A pesar de ser el cineasta japonés de mayor éxito, con una obra más que interesante y unas constantes en su cine que le convierten en un director de primera línea, a Akira Kurosawa no le gustaba hablar de sus películas y, mucho menos, discutir sobre la teoría del cine. En cierta ocasión, un periodista le preguntó por el significado de una de sus películas. Él sólo contestó
:“Si hubiera podido hacerlo con palabras, lo habría hecho. Y así no hubiera tenido que hacer la película”.Echando un primer vistazo a la filmografía de Kurosawa, nos encontramos con que es el director nipón que más se ha dejado influenciar por la cultura occidental. Y no sólo eso, sino que el trasvase también ha ido en dirección contraria. Muchas de sus ideas y argumentos han sido utilizados por otras cinematografías adaptándolos, como él hizo, a la particular idiosincrasia en la que se han movido cada uno de sus directores.
Sin dejar de lado a cineastas tan fascinantes como él, caso de Kenji Mizoguchi o Yasujiro Ozu, innovadores ambos que se han posicionado en territorios estética y temáticamente más autóctonos y, por tanto, menos abarcables para la mayoría del gran público, Kurosawa ha sido injustamente criticado por la occidentalización a la que ha sometido sus propias historias pero, sin duda, ha sido un creador de enorme repercusión internacional. Sus temas se han situado siempre en torno a dilemas morales, recreados con una plasticidad maravillosa e intensamente artística en las que, si cabe, ha primado más la adaptación a contextos y épocas profundamente arraigadas en el Japón a través de materiales e ideas de carácter universal procedentes, entre otros, de William Shakespeare, Máximo Gorki, Georges Simenon, Feodor Dostoievsky o, incluso, Dashiell Hammett, ahí es nada.
Su salto al éxito internacional se realizó con
Rashomon ganadora del León de Oro del Festival de Venecia y del Oscar a la mejor película extranjera que narraba, de forma magistral, la recreación de un crimen a través de cuatro puntos de vista diferentes mientras se dudaba de la permanencia de la bondad en el interior del ser humano. Quince años más tarde, Martín Ritt adaptó la historia, con Paul Newman de protagonista en la netamente inferior
Cuatro confesiones.
.....
• [TAREAS]:
**1)** Según el pasaje sobre Kurosawa, ¿qué premios obtuvo Rashomon?
**2)** Indica si cada afirmación coincide con el pasaje sobre Kurosawa y cita las palabras que lo deciden: (a) A Kurosawa le gustaba discutir sobre la teoría del cine. (b) Rashomon narra un crimen desde cuatro puntos de vista. (c) Martín Ritt adaptó la historia cinco años después.
**3)** Prosigue el pasaje sobre Kurosawa a partir de su última frase.

• [MATERIAL EXTRAÍDO]:
.....
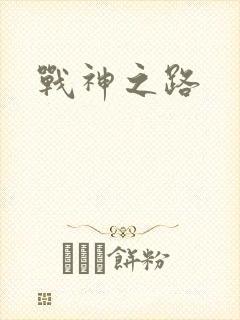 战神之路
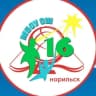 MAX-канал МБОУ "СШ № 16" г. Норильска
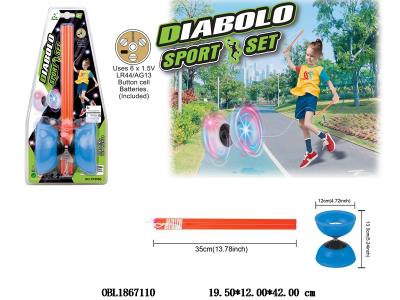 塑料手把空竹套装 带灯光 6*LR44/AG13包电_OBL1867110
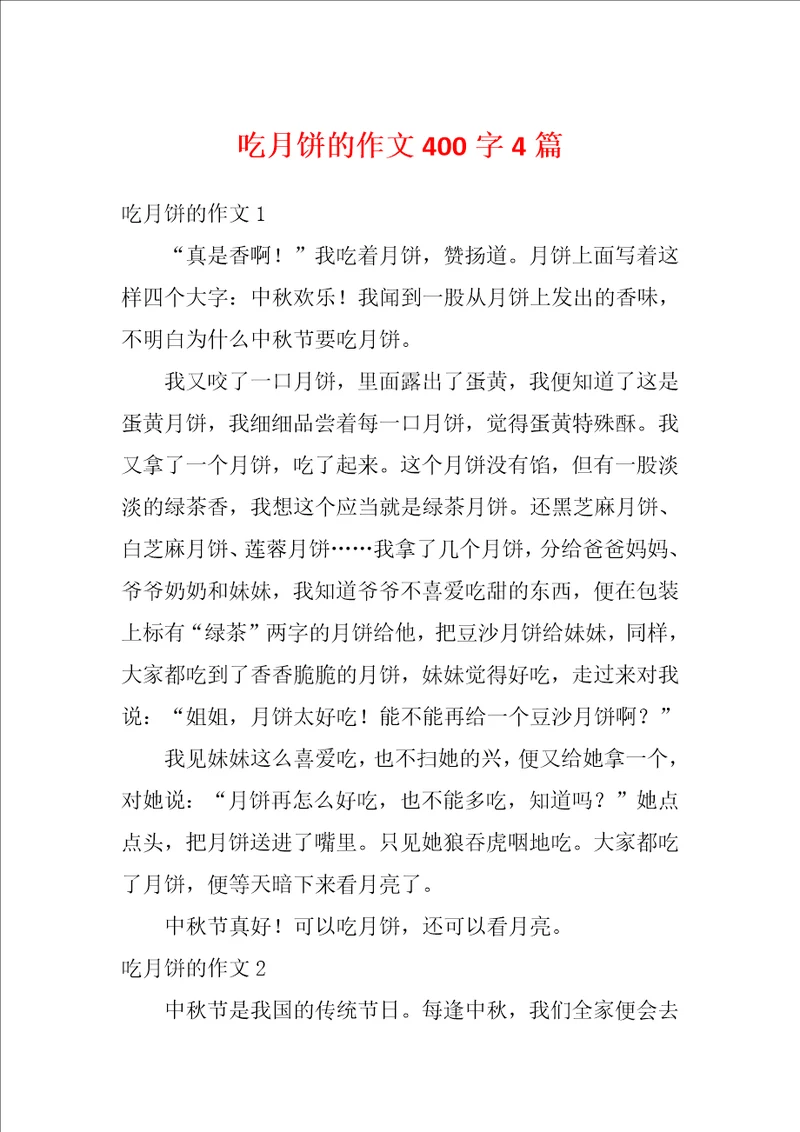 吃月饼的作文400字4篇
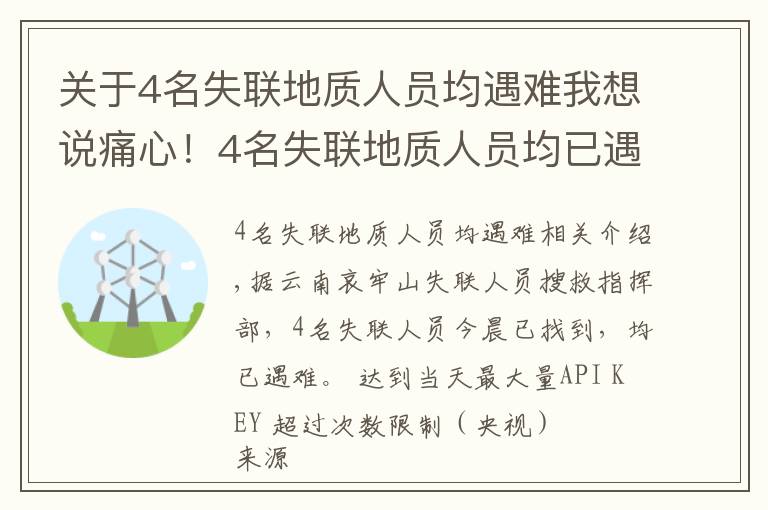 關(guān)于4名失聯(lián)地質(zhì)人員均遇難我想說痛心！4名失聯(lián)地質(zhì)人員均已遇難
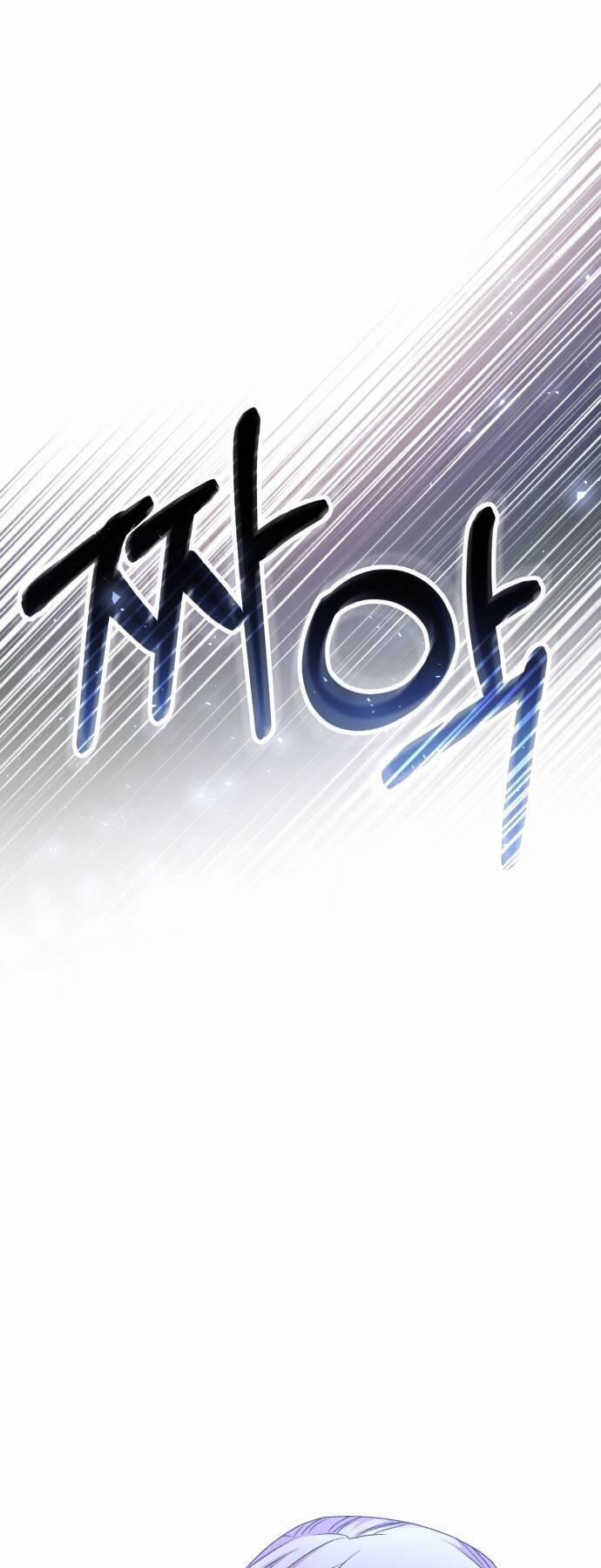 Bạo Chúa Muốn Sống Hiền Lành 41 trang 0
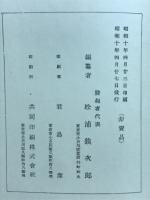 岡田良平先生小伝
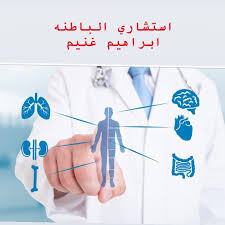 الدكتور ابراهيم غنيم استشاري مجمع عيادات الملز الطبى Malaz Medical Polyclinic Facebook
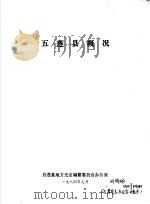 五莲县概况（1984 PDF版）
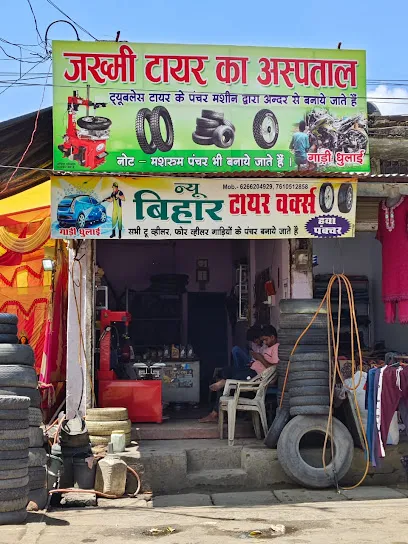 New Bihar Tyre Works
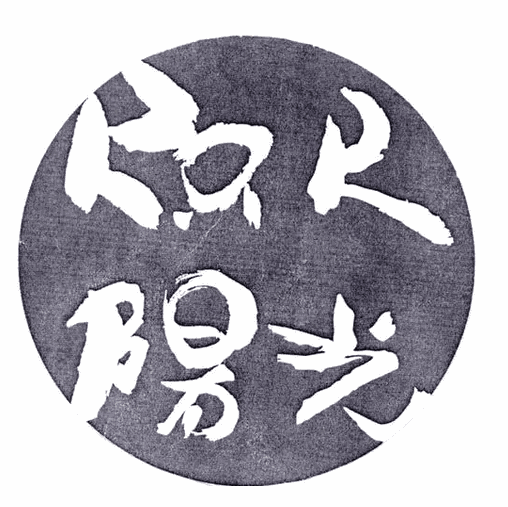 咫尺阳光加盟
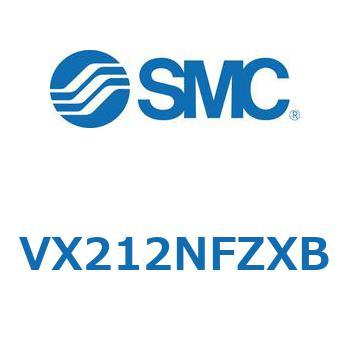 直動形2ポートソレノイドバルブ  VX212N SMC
.....
• [TUS RESPUESTAS]:
**1)** El León de Oro del Festival de Venecia y el Oscar a la mejor película extranjera.

**2)**
(a) No: "a Akira Kurosawa no le gustaba hablar de sus películas y, mucho menos, discutir sobre la teoría del cine".
(b) Sí: "la recreación de un crimen a través de cuatro puntos de vista diferentes".
(c) No: "Quince años más tarde, Martín Ritt adaptó la historia".

**3)**
Con anterioridad a este gran éxito, ya había tomado prestada una idea de David Wark Griffith en la particularmente hermosa
Un domingo maravilloso, en la que charlaba sobre una pareja que, a pesar de los innumerables problemas que padecían, conseguían ser felices en el único día libre de sus atribuladas semanas. También había ya tocado el policíaco, y de manera soberbia además, con
El perro rabioso, adaptación de una novela de Georges Simenon, de absorbente argumento en torno a la desaparición de una pistola propiedad de un policía que se desvive por encontrarla entre la miseria y el contrabando triste y barroco del Japón de la posguerra. El éxito de esta película, le proporcionó la oportunidad de realizar
Rashomon, un film que, según sus propias palabras
"era la película que realmente quería hacer” a pesar de sus tremendos problemas de distribución, su envío al Festival de Venecia sin conocimiento del propio Kurosawa y los cortes en la sala de montaje, por parte de los productores, que motivó el famoso comentario airado del director espetándoles:
“Si quieren cortarla, háganlo a lo largo”.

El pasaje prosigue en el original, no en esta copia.